His comments came after Ukraine’s parliament voted Saturday to impeach President Viktor Yanukovych after weeks of protests as opposition parties rushed to consolidate their apparently growing hold on authority in the former Soviet nation.
The purchase of $2 billion Ukrainian eurobonds was to be the second tranche of Russia's $15 billion aid package to its neighbor, agreed between President Vladimir Putin and Yanukovych in December.
“We indeed discussed the purchase of eurobonds last week. But since the situation in Ukraine has changed dramatically, we should understand with what government we will cooperate. We plan to wait until a new government is formed to understand its economic policy,” Siluanov told journalists at the G20 meeting in Sydney.
Russia bought $3 billion worth of Ukrainian bonds in December in a bid to support its neighbor’s economy. Russia also agreed to a 30 percent cut in the natural gas price for Ukraine, which owes Moscow $2.7 billion for gas supplies last year.

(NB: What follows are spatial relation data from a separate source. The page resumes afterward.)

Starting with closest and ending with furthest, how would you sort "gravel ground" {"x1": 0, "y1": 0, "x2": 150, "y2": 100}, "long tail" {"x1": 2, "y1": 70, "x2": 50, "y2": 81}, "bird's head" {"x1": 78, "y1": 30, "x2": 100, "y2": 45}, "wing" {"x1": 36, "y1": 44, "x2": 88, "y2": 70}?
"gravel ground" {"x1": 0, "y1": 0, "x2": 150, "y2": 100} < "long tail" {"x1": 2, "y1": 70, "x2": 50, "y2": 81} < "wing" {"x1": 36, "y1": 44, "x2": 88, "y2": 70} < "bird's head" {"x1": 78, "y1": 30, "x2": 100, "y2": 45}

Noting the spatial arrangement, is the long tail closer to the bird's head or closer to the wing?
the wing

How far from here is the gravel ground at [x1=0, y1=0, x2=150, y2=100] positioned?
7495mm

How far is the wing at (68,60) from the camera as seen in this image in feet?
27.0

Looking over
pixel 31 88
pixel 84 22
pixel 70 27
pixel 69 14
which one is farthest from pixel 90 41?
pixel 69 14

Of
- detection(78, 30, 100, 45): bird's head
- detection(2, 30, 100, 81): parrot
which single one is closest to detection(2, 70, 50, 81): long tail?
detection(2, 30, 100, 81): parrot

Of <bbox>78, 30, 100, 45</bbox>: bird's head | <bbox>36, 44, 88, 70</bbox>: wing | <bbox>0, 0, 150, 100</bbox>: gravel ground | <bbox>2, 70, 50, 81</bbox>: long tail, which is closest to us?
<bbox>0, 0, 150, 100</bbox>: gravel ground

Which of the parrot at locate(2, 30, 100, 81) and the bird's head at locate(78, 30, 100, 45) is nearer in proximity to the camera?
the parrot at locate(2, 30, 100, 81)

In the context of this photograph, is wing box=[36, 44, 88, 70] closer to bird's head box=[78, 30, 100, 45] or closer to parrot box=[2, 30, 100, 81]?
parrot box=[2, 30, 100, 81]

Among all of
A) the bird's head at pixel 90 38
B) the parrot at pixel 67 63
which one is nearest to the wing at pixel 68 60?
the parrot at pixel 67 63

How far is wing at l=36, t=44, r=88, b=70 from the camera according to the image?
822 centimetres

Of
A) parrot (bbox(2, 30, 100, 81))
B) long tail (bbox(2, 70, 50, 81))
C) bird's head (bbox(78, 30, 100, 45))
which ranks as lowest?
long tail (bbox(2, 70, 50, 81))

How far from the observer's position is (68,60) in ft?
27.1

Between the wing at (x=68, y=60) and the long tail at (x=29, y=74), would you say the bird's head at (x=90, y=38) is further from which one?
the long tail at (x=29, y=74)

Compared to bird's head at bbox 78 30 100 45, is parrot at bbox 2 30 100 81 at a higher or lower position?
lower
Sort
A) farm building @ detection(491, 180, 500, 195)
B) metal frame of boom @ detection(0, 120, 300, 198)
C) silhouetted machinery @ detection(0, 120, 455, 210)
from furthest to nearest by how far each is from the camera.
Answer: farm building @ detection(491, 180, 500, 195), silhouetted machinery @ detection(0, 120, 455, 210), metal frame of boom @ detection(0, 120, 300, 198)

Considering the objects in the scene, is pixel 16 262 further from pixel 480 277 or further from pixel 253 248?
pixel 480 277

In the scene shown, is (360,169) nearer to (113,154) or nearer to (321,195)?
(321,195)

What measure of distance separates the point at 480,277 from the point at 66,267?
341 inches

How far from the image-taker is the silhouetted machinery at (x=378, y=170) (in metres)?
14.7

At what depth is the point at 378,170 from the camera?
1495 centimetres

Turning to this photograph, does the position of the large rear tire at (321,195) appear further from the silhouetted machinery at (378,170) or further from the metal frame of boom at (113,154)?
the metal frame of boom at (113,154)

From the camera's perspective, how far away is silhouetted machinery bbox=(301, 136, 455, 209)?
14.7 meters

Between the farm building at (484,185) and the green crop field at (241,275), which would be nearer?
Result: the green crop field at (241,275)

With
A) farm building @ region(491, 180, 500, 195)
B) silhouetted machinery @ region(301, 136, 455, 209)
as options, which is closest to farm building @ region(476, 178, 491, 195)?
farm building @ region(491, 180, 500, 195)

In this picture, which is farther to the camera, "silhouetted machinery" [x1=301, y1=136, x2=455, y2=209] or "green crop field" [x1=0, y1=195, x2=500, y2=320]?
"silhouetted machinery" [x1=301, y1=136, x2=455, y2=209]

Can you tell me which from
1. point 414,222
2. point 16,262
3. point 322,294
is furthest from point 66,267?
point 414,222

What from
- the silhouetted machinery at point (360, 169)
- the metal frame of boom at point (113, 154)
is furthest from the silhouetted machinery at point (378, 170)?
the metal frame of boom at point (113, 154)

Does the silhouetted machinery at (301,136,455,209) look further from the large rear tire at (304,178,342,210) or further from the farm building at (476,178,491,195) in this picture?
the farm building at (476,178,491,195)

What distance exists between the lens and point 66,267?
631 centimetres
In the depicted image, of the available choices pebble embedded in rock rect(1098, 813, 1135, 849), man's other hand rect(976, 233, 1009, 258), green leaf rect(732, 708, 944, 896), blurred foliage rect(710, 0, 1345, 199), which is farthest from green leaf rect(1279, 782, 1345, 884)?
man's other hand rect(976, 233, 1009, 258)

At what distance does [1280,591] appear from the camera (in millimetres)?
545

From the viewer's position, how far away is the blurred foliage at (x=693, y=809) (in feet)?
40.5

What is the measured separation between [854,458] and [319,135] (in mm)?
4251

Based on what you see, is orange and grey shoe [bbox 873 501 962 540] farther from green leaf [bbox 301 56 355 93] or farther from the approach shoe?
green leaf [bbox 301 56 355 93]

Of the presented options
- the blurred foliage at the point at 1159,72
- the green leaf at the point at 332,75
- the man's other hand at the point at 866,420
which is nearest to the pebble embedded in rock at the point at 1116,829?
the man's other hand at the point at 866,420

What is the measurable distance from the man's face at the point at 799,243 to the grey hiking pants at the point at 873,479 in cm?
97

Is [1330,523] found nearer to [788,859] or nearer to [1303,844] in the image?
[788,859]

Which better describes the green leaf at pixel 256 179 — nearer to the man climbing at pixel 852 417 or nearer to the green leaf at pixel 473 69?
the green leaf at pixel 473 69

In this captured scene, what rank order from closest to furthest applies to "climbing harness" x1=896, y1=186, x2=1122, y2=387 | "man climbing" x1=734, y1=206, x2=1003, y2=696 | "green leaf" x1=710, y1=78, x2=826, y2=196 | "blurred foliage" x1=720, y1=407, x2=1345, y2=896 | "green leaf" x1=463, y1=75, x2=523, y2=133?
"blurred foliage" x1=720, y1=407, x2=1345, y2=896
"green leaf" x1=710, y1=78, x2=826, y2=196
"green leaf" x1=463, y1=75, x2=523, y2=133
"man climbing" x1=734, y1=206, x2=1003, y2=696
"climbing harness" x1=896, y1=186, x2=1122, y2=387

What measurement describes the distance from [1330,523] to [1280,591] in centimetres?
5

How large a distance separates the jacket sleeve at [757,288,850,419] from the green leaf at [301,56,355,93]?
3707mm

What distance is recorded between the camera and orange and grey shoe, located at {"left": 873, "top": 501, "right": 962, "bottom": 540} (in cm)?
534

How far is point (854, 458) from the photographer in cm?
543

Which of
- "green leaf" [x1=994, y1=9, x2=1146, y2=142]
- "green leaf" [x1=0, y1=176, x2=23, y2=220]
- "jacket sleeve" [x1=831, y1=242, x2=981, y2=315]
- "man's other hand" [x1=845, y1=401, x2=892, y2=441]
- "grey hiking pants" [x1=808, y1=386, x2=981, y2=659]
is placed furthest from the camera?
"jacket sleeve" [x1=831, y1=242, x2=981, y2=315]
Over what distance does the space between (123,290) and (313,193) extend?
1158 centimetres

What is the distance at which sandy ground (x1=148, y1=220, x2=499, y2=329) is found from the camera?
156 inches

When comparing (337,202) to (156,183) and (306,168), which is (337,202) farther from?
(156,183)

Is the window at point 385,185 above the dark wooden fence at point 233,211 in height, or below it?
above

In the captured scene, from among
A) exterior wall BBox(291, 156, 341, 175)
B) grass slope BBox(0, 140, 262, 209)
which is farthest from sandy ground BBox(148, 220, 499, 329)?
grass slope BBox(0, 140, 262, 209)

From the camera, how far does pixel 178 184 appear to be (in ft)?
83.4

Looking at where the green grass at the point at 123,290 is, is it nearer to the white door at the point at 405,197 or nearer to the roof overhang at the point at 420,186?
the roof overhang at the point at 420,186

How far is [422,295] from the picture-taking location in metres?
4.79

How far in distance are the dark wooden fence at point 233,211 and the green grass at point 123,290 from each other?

The street violence seen in Ukraine’s capital this week is the worst the nation has seen since it gained independence in 1991.
Although the discontent that erupted last year was at first focused on the about-face move on EU ties, rallies took on a more general anti-government quality, calling for the president’s ouster and early elections.
The months-long demonstrations have seen occasional outbursts of violence between radical protesters and police, but the scale of bloodshed of the past few days marked an escalation that provoked international outrage and forced authorities to mediate a negotiated solution to the unrest.
Authorities say around 80 people have died, although opposition parties believe the real number may be much greater.